Pinecone isn’t the only company building tools for vector search. Berlin-based Jina.ai, which just raised a $30 million Series A, develops a neural search engine that uses deep learning to go beyond traditional keyword search. The company’s co-founder and CEO, Han Xiao, described how he used TensorFlow to build a neural search engine in an informative blog post in 2018.
“At the core, Solr/Elasticsearch is a symbolic information retrieval (IR) system,” Xiao writes. “Mapping query and document to a common string space is crucial to the search quality. This mapping process is an NLP pipeline implemented with Lucene Analyzer.”
However, the symbolic IR approach suffers from several drawbacks, he writes, including fragility, complicated dependencies, difficulty in improving search quality, and the ability to easily scale to multiple languages.
Building a neural search system from query logs in TensorFlow brings advantages, including being “less prone to spelling errors, leverages underlying semantics better, and scales out to multiple languages much easier,” he writes.
While the neural search approach is more resilient to input noise and requires little domain knowledge about the products and languages, it’s not a slam dunk over symbolic IR, Xiao writes. “Both systems have their own advantages and can complement each other pretty well,” he writes. “A better solution would be combining these two systems in a way that we can enjoy all advantages from both sides.”
Another company working on neural search is Search.io. The San Francisco startup has developed a proprietary product that utilizes vector search in concert with neural hashes to deliver what it claims is fast and accurate searches.
“Vector-based search engines correct for many of the problems of keyword search alone,” says Hamish Ogilivy, the company’s CEO and founder. “You’ll find companies now adding additional vector search on top of their keyword search. The problem with this is that vector search is slow and often expensive.”

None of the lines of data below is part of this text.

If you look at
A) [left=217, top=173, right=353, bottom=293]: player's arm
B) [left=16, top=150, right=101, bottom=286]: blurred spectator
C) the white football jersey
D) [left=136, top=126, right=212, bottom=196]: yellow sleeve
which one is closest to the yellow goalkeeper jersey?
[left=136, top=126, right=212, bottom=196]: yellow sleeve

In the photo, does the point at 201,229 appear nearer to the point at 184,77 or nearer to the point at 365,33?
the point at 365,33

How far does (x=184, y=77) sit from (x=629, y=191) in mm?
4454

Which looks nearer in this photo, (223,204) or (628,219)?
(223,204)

The company advocates its offering, called NeuralSearch, as “a new type of AI-powered search engine that utilizes neural hashes to compress and drastically speed up queries.” Ogilvy recently wrote about his approach in a post on Medium titled “Vectors are over, hashes are the future of AI.”
“Search tech has lagged databases mainly due to language problems, yet we’ve seen a revolution in language processing over the last few years and it’s still speeding up!” he writes. “From a tech perspective, we see neural based hashes dropping the barrier for new search and database technology.”

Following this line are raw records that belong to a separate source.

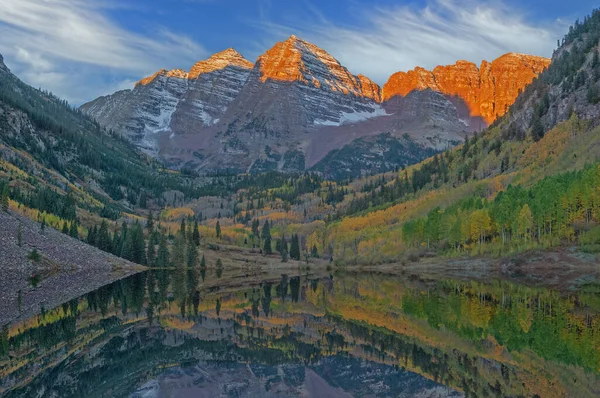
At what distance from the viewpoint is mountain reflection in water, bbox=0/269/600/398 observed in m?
35.0

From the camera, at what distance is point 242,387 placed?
1420 inches

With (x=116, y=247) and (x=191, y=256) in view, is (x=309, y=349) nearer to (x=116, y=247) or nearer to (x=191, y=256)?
(x=116, y=247)

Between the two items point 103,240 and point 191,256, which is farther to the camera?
point 191,256

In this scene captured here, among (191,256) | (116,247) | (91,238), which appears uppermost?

Enterprise search vendor Sinequa is also adopting neural search with its solutions. Up to this point, search technology has primarily been focused on counting words and statistical analysis of word forms, with some enhancement from Natural Language Processing (NLP), according to the company’s vice president of product strategy, Jeff Evernham. But that is changing.
“The advent of large language models (such as Google’s BERT – and soon to be Google MUM) changed that, bringing Natural Language Understanding to Web search,” Evernham says. “But its complexity and need for computing power have kept these advances out of enterprise search. Until now. Advances in neural search and applying this technology efficiently for corporate environments will come to the forefront and transform the enterprise search experience by bringing an unprecedented level of accuracy and contextual relevance by understanding meaning.”
Evernham says to expect incremental adoption in early 2022, with neural search capabilities “accelerating from a nice-to-have to absolutely essential” over the course of the year. “Expect a tremendous amount of market noise…and confusion…around this topic, as providers struggle to deliver and customers grapple to apply NLU,” he says.
Keyword search is so embedded in the tech stack that it will probably never go away. But that’s not stopping developers from creating new ML-based approaches that can build upon the success of keyword search and deliver better experiences for users, which is the ultimate goal at the end of the day.
Editor’s note: This story was updated January 20 with comments from Sinequa.